== Texto fornecido ==
Tá. Hoje faz uma semana que o carnaval acabou. Agora, assim como estamos acostumados a dizer aqui no país canarinho, o ano começou pra valer. Especialmente para você que só sente saudades desta festa pelos dias de folga que ela oferece, mas não é muito adepto da música alta, pouca roupa e samba no pé, vai o relato de um carnaval beeem diferente.

Diretamente da pluricultural terra de Evo Morales, da “Lei dos Direitos da Mãe Terra” (único país do mundo que tem uma lei que atribui à natureza os mesmos direitos dados aos seres humanos) e da famosa folha de coca, o NSG acompanhou um roteiro SEN-SA-CIO-NAL de carnaval na Bolívia — milhas e milhas distante do superlotado carnaval brasileiro. Não que lá não tenha uma festa famosa, pois o carnaval da cidade de Oruro é um dos mais famosos do mundo, mas não dava pra deixar de relatar o que há de mais curioso nas culturas aymara e quechua (isso mesmo, “quechua” não é só uma marca de artefatos e roupas de tracking, mas uma das principais etnias bolivianas).

== Tarefa 1 ==
No texto sobre o carnaval na Bolívia, liste as coisas das quais o leitor a quem o relato se dirige "não é muito adepto".
== Tarefa 2 ==
Redigite o trecho do texto sobre o carnaval na Bolívia que começa em "Tá. Hoje faz" e termina em "carnaval beeem diferente.".

== Dados brutos ==
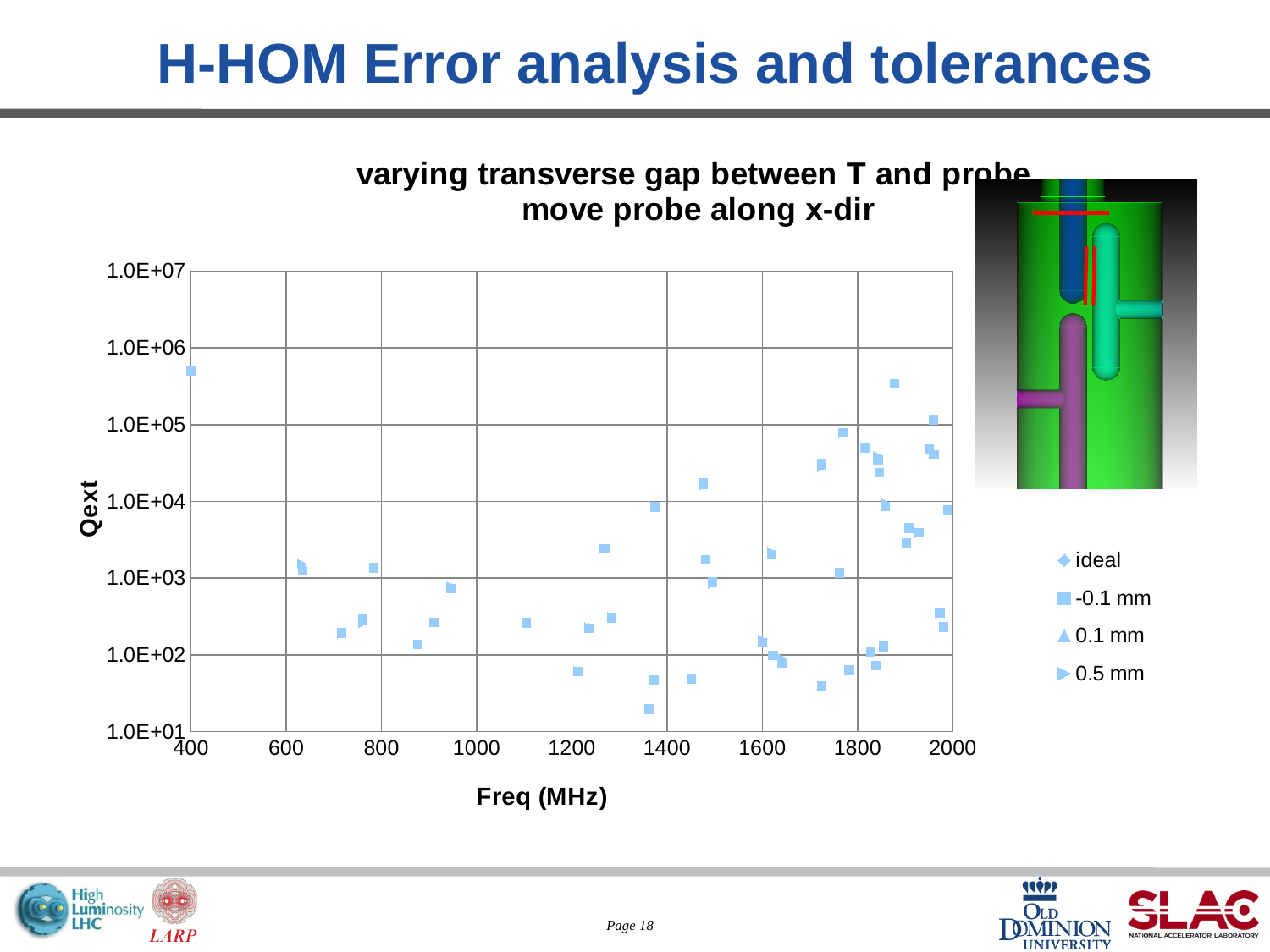
How many series does the chart legend list? 4 Is the highest Qext value plotted on the chart greater or less than 1.0E+06? less Is the Qext value of the point plotted at 400 MHz greater or less than 1.0E+05? greater Is the Qext value of the point plotted near 1360 MHz at the bottom of the chart greater or less than 1.0E+02? less What kind of chart is shown on the slide? Scatter chart What is the title of the chart? varying transverse gap between T and probe move probe along x-dir What label is shown on the x axis of the chart? Freq (MHz)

== Resultado da tarefa 1 ==
música alta; pouca roupa; samba no pé

== Resultado da tarefa 2 ==
Tá. Hoje faz uma semana que o carnaval acabou. Agora, assim como estamos acostumados a dizer aqui no país canarinho, o ano começou pra valer. Especialmente para você que só sente saudades desta festa pelos dias de folga que ela oferece, mas não é muito adepto da música alta, pouca roupa e samba no pé, vai o relato de um carnaval beeem diferente.